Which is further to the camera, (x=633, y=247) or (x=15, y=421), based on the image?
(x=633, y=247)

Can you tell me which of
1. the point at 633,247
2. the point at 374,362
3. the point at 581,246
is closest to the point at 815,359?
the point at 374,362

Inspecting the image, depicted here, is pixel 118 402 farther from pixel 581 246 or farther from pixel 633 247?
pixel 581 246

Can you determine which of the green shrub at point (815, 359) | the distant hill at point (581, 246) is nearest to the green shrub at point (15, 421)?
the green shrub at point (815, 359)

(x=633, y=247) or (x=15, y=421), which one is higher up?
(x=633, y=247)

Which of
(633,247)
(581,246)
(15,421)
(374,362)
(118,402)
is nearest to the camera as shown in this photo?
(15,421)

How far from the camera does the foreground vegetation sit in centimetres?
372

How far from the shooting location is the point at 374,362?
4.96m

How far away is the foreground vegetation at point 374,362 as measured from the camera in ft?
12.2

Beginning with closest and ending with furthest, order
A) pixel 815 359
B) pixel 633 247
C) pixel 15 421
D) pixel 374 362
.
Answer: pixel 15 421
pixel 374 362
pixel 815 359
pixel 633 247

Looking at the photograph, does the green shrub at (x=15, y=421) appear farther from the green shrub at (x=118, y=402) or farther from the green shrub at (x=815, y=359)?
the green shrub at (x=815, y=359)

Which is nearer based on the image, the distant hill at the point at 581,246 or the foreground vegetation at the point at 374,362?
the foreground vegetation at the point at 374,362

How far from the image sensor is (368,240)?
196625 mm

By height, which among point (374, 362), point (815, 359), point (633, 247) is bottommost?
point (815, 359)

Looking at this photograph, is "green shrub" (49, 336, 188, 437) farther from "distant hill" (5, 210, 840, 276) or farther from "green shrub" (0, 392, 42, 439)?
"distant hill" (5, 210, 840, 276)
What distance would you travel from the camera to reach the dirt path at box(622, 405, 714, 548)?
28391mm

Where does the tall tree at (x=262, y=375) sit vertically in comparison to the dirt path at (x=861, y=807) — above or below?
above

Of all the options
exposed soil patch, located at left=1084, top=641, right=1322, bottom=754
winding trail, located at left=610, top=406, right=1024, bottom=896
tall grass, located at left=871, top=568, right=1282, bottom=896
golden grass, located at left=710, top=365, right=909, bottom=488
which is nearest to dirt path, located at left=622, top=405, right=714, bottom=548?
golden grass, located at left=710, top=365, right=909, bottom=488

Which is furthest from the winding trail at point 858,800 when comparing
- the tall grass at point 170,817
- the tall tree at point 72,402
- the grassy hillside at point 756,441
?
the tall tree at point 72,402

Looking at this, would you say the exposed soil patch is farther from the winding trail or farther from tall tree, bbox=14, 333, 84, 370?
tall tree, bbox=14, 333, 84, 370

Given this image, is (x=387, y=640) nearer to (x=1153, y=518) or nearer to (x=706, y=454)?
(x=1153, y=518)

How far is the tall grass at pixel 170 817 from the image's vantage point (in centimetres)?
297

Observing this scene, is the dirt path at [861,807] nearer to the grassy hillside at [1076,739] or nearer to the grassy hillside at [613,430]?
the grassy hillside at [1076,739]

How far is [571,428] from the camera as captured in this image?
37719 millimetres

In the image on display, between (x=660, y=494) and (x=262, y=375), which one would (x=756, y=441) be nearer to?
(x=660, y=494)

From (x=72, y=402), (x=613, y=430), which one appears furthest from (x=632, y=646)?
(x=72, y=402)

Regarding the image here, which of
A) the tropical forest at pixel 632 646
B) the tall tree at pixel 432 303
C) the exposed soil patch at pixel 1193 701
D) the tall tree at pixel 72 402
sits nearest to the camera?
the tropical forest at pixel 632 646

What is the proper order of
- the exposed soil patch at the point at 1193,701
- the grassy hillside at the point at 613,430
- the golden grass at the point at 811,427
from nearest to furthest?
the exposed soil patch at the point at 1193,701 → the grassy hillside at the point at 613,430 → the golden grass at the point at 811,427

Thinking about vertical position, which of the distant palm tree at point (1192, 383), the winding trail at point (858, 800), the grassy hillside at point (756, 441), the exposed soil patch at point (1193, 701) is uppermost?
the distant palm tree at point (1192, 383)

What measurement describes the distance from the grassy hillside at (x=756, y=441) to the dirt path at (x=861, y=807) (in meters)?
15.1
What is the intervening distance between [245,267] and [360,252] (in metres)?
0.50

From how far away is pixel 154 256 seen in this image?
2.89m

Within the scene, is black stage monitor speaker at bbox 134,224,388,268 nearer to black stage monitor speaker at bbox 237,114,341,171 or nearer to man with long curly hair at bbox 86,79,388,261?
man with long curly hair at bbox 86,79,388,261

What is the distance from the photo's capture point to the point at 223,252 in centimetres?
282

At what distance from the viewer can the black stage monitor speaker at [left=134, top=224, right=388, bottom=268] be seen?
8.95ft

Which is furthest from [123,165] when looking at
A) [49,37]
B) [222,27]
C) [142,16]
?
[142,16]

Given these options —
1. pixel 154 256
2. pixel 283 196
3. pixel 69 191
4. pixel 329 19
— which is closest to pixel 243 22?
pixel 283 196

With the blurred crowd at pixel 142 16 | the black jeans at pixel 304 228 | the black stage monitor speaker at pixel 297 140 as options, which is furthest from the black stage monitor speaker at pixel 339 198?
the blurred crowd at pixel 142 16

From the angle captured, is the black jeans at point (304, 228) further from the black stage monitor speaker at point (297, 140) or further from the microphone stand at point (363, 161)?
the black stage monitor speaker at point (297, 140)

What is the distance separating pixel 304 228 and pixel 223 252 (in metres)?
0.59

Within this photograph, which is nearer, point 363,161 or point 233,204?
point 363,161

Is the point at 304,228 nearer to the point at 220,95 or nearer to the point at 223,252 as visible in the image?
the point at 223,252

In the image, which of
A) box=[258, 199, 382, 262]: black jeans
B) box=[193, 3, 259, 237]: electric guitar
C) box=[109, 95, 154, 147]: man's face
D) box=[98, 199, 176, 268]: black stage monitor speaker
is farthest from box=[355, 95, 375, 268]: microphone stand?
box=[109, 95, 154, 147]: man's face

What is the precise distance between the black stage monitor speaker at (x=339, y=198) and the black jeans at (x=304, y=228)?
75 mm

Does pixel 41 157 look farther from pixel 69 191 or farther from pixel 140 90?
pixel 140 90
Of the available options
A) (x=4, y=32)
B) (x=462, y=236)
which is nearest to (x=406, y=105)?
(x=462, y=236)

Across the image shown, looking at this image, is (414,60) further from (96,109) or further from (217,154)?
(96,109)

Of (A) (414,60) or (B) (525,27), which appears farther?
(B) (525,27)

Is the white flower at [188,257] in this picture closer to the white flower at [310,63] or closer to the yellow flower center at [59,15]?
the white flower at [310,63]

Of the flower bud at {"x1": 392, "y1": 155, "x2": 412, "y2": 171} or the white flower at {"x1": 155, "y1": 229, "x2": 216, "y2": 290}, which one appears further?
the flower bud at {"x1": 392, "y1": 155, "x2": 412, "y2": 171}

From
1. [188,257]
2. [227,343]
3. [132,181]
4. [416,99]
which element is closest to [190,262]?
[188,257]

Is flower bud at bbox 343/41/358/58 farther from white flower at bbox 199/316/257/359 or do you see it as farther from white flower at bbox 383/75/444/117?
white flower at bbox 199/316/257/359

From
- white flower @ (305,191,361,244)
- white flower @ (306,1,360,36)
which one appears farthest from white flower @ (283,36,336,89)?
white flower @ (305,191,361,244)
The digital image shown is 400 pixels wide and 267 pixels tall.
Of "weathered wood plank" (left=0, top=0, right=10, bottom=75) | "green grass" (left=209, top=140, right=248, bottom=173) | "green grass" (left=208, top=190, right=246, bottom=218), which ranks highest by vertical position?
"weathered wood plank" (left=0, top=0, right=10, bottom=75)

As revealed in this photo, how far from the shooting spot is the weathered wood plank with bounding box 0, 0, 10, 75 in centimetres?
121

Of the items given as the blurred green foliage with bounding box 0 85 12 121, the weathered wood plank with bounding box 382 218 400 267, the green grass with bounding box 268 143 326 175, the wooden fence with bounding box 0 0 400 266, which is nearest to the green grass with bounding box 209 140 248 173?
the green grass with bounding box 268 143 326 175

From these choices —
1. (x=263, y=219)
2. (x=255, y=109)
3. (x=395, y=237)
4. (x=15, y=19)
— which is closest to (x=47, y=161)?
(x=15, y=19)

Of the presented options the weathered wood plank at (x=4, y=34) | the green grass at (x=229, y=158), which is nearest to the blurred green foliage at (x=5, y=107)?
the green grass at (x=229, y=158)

┄┄┄┄┄┄┄┄┄┄

→ REQUIREMENTS
Output the lines from the line containing "Of the items" to the end, both included; add nothing.

→ FINISHED TASK
Of the items given as the blurred green foliage with bounding box 0 85 12 121, the weathered wood plank with bounding box 382 218 400 267, the green grass with bounding box 268 143 326 175, the wooden fence with bounding box 0 0 400 266, which is nearest to the green grass with bounding box 209 140 248 173?
the green grass with bounding box 268 143 326 175

From these choices —
1. (x=263, y=219)
2. (x=255, y=109)
3. (x=395, y=237)
4. (x=15, y=19)
— which is closest to (x=47, y=161)?
(x=15, y=19)

Of the presented options the weathered wood plank at (x=4, y=34) | the green grass at (x=229, y=158), which is nearest to the blurred green foliage at (x=5, y=107)?
the green grass at (x=229, y=158)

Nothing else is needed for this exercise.